The three text files in our data set contain blog posts, news posts, and tweets.

The blog file contains 899,288 posts, and 37,546,806 words,
of which 319,546 are unique.

The news file contains 77,259 posts, and 2,674,561 words,
of which 86,601 are unique.

The twitter file contains 2,360,148 tweets, and 30,096,649 words,
of which 367,972 are unique.

N-Gram Text Analysis

In text analysis, the term token is used to mean the smallest unit of text you are trying to analyze. Usually, that would be a single word, but it could be a pair of words or a phrase.

When tokenizing text into groupings of more than one word, the sequence of words is called an n-gram, which is n words that appear consecutively in the text. For instance, text tokenized into two-word phrases are called a 2-grams, or bigrams. Similarly, 3-grams, or trigrams, are text tokenized into phrases of three words. And 4-grams, or quadrigrams, are four-word groupings.

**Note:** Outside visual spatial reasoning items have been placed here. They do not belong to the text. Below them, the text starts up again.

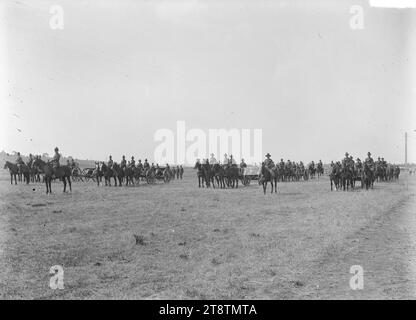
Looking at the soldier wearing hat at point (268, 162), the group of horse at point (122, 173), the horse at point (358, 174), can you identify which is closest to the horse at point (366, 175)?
the horse at point (358, 174)

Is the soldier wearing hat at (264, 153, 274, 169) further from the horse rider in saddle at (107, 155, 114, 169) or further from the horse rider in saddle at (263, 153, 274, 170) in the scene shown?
the horse rider in saddle at (107, 155, 114, 169)

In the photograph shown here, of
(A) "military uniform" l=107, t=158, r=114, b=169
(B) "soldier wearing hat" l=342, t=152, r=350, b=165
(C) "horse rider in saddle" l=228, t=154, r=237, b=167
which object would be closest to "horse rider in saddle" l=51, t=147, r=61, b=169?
(A) "military uniform" l=107, t=158, r=114, b=169

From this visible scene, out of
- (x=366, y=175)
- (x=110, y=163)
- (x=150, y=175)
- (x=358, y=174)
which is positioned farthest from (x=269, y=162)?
(x=150, y=175)

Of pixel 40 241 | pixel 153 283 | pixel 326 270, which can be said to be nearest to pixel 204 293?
pixel 153 283

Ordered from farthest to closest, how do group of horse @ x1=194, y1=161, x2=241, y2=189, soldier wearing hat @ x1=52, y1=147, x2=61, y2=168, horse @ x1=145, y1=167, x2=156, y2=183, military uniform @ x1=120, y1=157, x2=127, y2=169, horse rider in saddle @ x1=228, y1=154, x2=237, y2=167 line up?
horse @ x1=145, y1=167, x2=156, y2=183 < military uniform @ x1=120, y1=157, x2=127, y2=169 < horse rider in saddle @ x1=228, y1=154, x2=237, y2=167 < group of horse @ x1=194, y1=161, x2=241, y2=189 < soldier wearing hat @ x1=52, y1=147, x2=61, y2=168

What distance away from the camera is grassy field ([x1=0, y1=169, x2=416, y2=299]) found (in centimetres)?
638

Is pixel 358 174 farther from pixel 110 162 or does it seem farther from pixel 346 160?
pixel 110 162

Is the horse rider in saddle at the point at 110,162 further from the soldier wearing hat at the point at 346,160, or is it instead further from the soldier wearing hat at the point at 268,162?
the soldier wearing hat at the point at 346,160

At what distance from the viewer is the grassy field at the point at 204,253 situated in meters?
6.38

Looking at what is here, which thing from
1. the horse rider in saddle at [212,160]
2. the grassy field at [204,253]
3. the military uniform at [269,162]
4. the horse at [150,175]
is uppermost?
the horse rider in saddle at [212,160]

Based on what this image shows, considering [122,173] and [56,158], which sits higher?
[56,158]

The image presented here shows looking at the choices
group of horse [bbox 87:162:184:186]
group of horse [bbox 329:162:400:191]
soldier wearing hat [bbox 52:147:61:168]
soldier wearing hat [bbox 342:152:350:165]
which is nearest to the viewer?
soldier wearing hat [bbox 52:147:61:168]

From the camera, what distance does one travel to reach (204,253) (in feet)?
28.9

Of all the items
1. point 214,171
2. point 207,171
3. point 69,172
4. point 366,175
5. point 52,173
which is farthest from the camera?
point 214,171
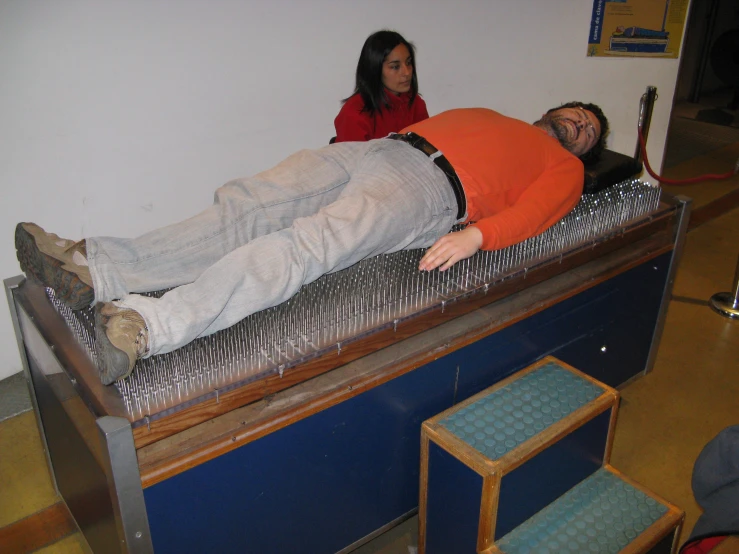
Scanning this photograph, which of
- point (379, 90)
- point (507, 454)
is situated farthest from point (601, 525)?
point (379, 90)

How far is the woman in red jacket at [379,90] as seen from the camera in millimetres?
2424

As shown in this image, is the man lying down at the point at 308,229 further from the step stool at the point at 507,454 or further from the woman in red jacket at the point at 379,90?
the woman in red jacket at the point at 379,90

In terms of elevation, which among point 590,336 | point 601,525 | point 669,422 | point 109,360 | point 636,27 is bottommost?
point 669,422

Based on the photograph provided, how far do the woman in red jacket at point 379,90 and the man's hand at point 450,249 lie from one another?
0.90 meters

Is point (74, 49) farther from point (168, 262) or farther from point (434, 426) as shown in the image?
point (434, 426)

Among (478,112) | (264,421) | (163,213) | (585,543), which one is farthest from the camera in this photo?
(163,213)

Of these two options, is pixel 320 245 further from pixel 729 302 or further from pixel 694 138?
pixel 694 138

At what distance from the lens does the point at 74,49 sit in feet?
6.61

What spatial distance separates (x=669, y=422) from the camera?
220 centimetres

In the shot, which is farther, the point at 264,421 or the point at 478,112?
the point at 478,112

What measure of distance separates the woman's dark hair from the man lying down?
0.58 metres

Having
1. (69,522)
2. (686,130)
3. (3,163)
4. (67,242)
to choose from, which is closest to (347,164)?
(67,242)

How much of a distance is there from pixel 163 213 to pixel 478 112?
4.03 feet

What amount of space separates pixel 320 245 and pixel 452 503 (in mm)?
674
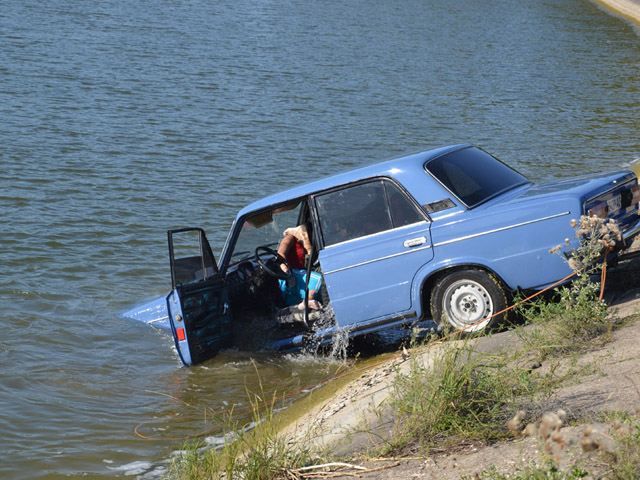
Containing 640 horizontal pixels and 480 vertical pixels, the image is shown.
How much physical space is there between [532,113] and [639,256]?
58.1 feet

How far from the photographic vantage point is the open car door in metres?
9.45

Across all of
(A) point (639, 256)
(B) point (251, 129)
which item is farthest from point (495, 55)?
(A) point (639, 256)

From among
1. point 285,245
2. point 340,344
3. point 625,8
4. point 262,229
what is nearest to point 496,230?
point 340,344

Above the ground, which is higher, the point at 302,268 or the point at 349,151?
the point at 349,151

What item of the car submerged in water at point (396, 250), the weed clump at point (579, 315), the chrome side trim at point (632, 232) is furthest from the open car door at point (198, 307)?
the chrome side trim at point (632, 232)

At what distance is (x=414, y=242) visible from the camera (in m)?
8.70

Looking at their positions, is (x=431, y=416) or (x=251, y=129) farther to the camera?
(x=251, y=129)

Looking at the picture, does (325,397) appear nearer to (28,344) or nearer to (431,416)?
(431,416)

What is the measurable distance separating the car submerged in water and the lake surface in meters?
0.59

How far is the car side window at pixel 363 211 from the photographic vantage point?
29.3 ft

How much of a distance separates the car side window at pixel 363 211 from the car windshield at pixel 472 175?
396 millimetres

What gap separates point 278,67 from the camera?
30.4 metres

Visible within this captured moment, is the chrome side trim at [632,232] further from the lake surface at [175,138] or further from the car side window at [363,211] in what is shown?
the lake surface at [175,138]

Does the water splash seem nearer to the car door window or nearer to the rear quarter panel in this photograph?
the car door window
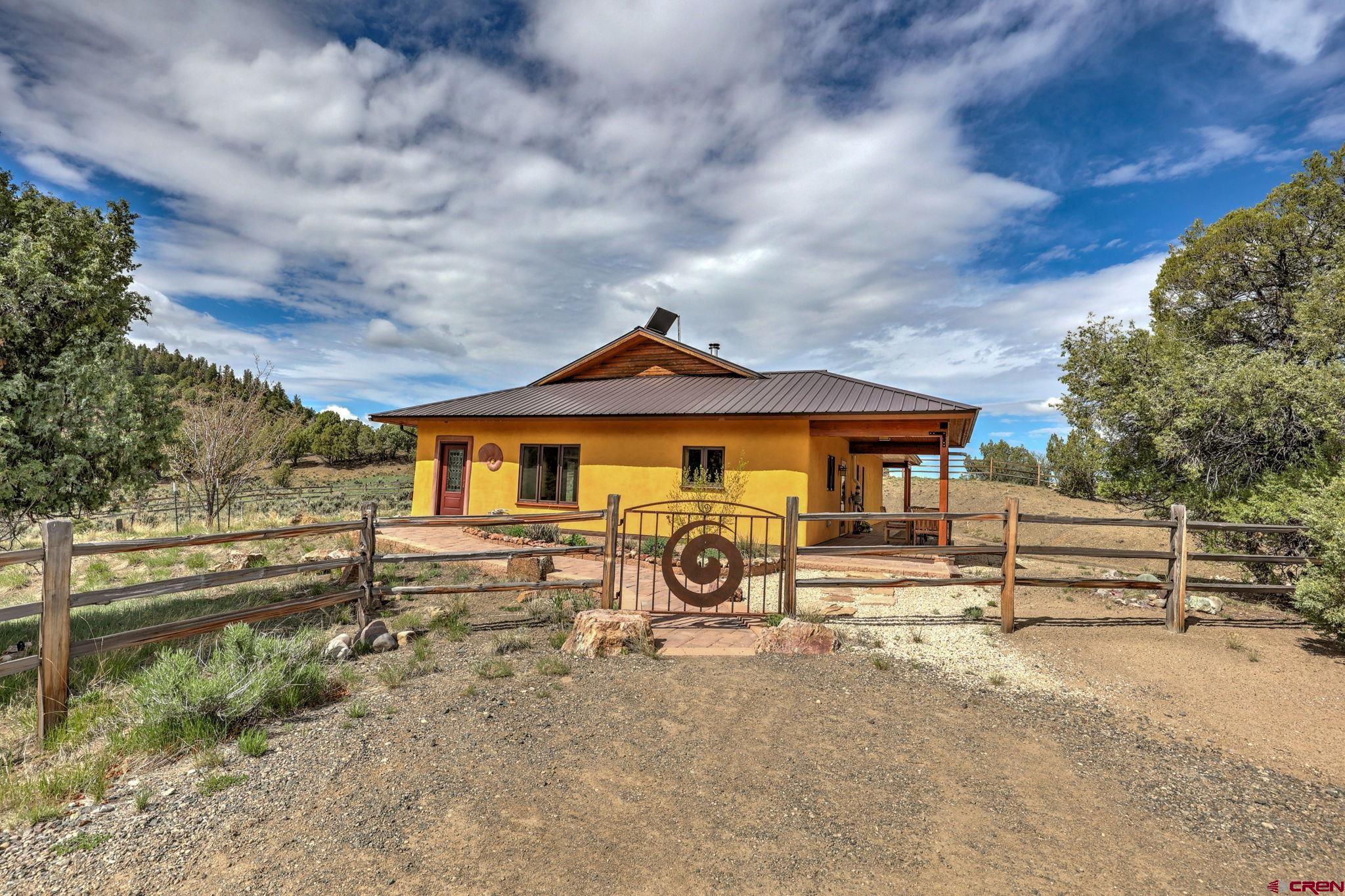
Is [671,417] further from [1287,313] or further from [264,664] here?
[1287,313]

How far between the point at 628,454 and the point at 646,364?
4.19 m

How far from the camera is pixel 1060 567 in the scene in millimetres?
15289

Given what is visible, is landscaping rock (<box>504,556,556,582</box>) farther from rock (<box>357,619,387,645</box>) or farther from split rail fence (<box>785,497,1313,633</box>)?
split rail fence (<box>785,497,1313,633</box>)

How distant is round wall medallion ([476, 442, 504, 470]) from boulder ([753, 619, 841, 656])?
490 inches

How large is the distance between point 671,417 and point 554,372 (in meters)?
6.06

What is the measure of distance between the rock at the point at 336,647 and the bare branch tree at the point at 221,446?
1414cm

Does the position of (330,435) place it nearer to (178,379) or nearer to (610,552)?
(178,379)

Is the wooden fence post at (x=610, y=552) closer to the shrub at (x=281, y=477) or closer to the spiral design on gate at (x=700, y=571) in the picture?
the spiral design on gate at (x=700, y=571)

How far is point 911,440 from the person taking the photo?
1747cm

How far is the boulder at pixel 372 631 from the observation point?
633 cm

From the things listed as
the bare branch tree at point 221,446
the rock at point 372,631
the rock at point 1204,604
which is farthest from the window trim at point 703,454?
the bare branch tree at point 221,446

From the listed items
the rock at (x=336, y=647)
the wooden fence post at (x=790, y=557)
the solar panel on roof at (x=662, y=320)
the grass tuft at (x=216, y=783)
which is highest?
the solar panel on roof at (x=662, y=320)

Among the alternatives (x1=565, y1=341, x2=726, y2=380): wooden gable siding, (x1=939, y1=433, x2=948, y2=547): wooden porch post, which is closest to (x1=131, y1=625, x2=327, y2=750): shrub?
(x1=939, y1=433, x2=948, y2=547): wooden porch post

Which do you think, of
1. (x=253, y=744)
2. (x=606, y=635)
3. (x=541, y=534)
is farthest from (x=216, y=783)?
(x=541, y=534)
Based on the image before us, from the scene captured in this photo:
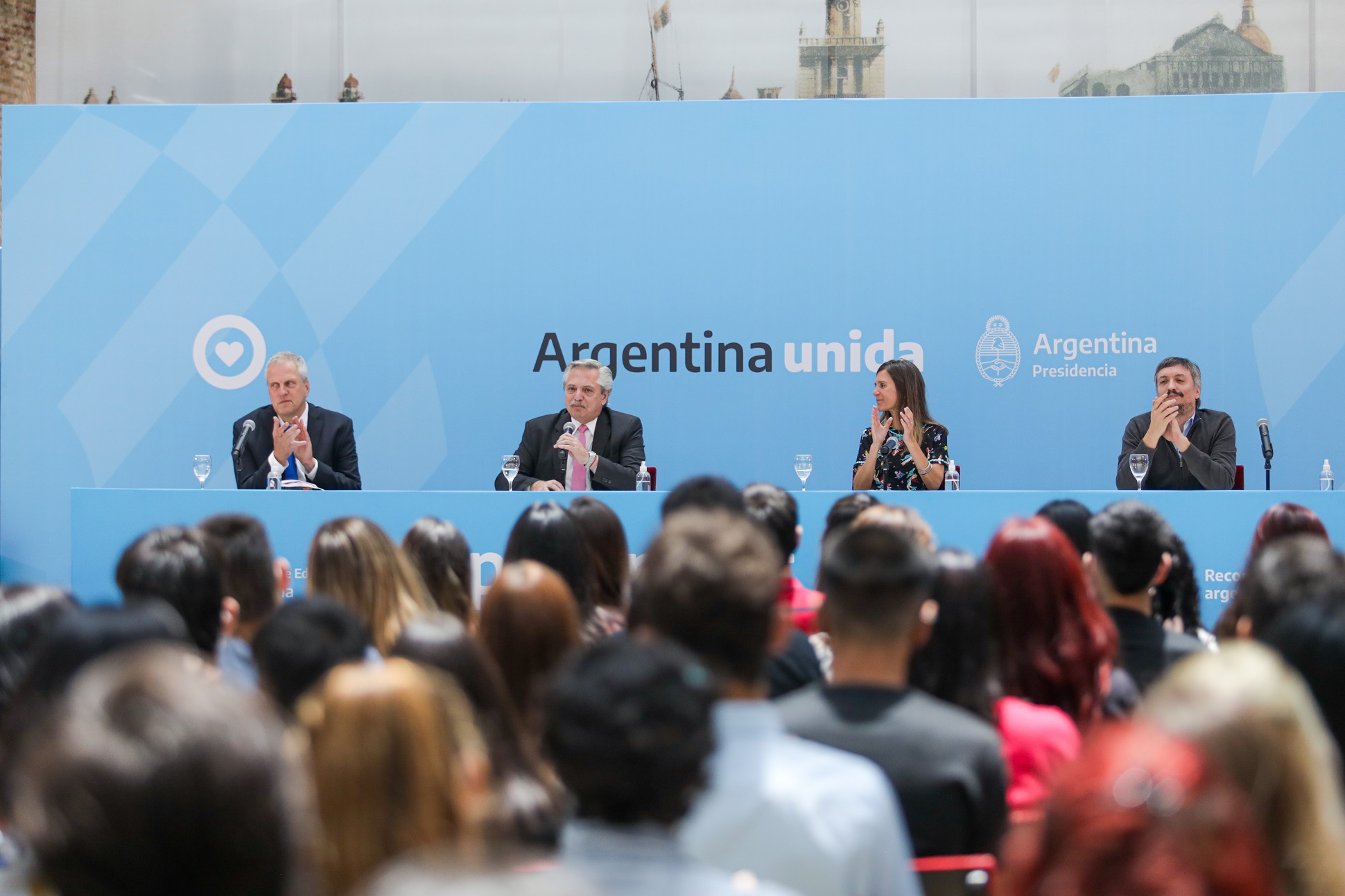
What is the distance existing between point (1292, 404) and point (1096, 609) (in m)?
5.35

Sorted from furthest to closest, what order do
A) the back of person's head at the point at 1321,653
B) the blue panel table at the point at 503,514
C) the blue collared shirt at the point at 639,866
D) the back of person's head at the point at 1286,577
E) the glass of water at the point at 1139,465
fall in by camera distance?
1. the glass of water at the point at 1139,465
2. the blue panel table at the point at 503,514
3. the back of person's head at the point at 1286,577
4. the back of person's head at the point at 1321,653
5. the blue collared shirt at the point at 639,866

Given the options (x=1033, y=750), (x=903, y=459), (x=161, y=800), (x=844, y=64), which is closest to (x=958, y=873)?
(x=1033, y=750)

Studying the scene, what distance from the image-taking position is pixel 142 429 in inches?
281

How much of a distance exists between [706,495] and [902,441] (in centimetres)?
306

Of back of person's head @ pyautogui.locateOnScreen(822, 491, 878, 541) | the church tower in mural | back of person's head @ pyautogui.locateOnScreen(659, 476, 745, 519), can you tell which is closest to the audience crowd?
back of person's head @ pyautogui.locateOnScreen(659, 476, 745, 519)

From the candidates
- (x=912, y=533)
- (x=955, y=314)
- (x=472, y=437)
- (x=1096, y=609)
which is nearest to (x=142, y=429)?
(x=472, y=437)

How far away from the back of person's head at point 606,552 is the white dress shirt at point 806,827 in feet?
5.78

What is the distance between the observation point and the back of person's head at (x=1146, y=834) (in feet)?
2.89


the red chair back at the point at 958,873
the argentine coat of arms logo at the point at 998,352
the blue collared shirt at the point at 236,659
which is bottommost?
the red chair back at the point at 958,873

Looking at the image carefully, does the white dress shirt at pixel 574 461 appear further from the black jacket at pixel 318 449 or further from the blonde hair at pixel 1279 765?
the blonde hair at pixel 1279 765

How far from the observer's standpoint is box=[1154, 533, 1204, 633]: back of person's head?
3070 mm

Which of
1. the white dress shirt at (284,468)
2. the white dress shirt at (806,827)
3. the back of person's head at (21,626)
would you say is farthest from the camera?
the white dress shirt at (284,468)

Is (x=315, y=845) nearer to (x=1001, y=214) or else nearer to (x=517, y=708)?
(x=517, y=708)

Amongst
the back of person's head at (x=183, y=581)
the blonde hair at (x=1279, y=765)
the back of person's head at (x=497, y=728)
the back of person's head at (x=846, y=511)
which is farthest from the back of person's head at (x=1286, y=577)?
the back of person's head at (x=183, y=581)
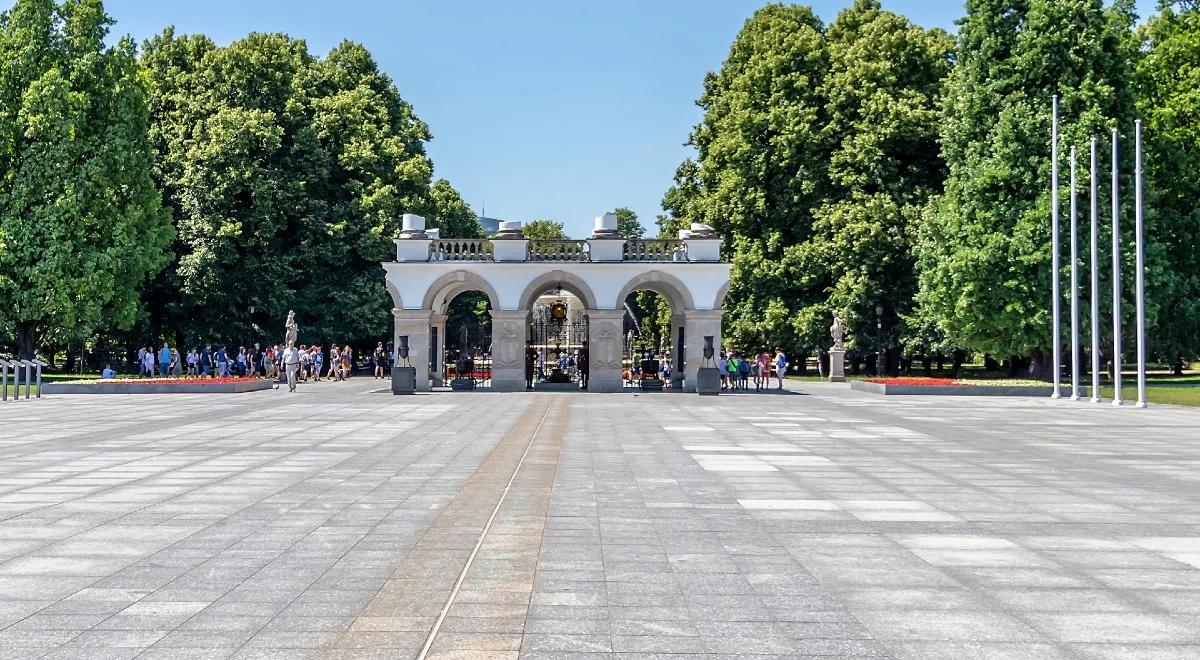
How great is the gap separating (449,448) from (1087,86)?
1293 inches

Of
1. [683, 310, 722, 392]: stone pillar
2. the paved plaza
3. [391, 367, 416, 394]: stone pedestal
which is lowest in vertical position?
the paved plaza

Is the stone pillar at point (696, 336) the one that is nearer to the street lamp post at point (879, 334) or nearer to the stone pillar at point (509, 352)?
the stone pillar at point (509, 352)

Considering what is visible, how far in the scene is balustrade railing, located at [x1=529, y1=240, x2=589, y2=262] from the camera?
143 feet

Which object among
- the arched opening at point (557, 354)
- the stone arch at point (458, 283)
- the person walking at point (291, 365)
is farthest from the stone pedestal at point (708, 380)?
the person walking at point (291, 365)

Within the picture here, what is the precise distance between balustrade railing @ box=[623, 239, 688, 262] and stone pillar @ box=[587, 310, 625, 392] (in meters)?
2.40

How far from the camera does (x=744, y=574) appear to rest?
8094 mm

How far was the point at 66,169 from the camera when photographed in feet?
144

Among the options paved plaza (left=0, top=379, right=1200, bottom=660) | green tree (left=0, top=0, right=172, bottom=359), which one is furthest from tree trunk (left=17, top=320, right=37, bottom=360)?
paved plaza (left=0, top=379, right=1200, bottom=660)

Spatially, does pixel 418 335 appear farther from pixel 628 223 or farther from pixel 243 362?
pixel 628 223

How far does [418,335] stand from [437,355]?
175 inches

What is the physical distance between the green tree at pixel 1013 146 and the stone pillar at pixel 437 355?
18879 millimetres

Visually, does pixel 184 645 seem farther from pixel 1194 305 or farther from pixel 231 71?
pixel 231 71

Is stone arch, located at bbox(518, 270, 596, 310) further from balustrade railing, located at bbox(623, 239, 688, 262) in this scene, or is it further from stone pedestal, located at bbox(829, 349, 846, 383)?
stone pedestal, located at bbox(829, 349, 846, 383)

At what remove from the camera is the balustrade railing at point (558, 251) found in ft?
143
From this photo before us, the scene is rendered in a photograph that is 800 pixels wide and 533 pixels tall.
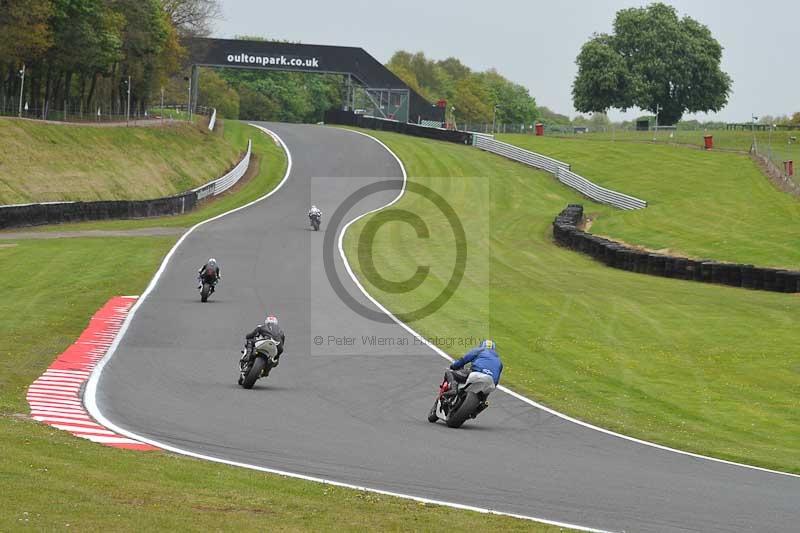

Many recommender systems, like the one I built, use n-grams to suggest the next word in a sequence.

N-Gram Predictive Modeling

After my initial analysis, I decided to implement a simple n-gram model for text prediction. After combining the data into a single corpus, I pre-calculated the frequencies of all of the bigrams, trigrams, and quadrigrams. Using these frequencies, I made three n-gram prediction models.

To predict the most likely next word in a given sequence, each model makes a prediction. If two or more of the n-grams models agree, I nominate that word as the most likely next word. If the models don’t agree, I use a normalized, weighted likelihood, which I calculated with the validation data.

Here’s a link to my application:

http://mhthom2.shinyapps.io/WordPredictionApp

Prediction Results

To evaluate my prediction model, I randomly selected phrases from the test data and made predictions with all of the models.

The best performing predictor was the trigram model, but the accuracy of all the models were all below 25%. As I noted in the exploratory analysis, the scarcity of data makes accurate prediction difficult.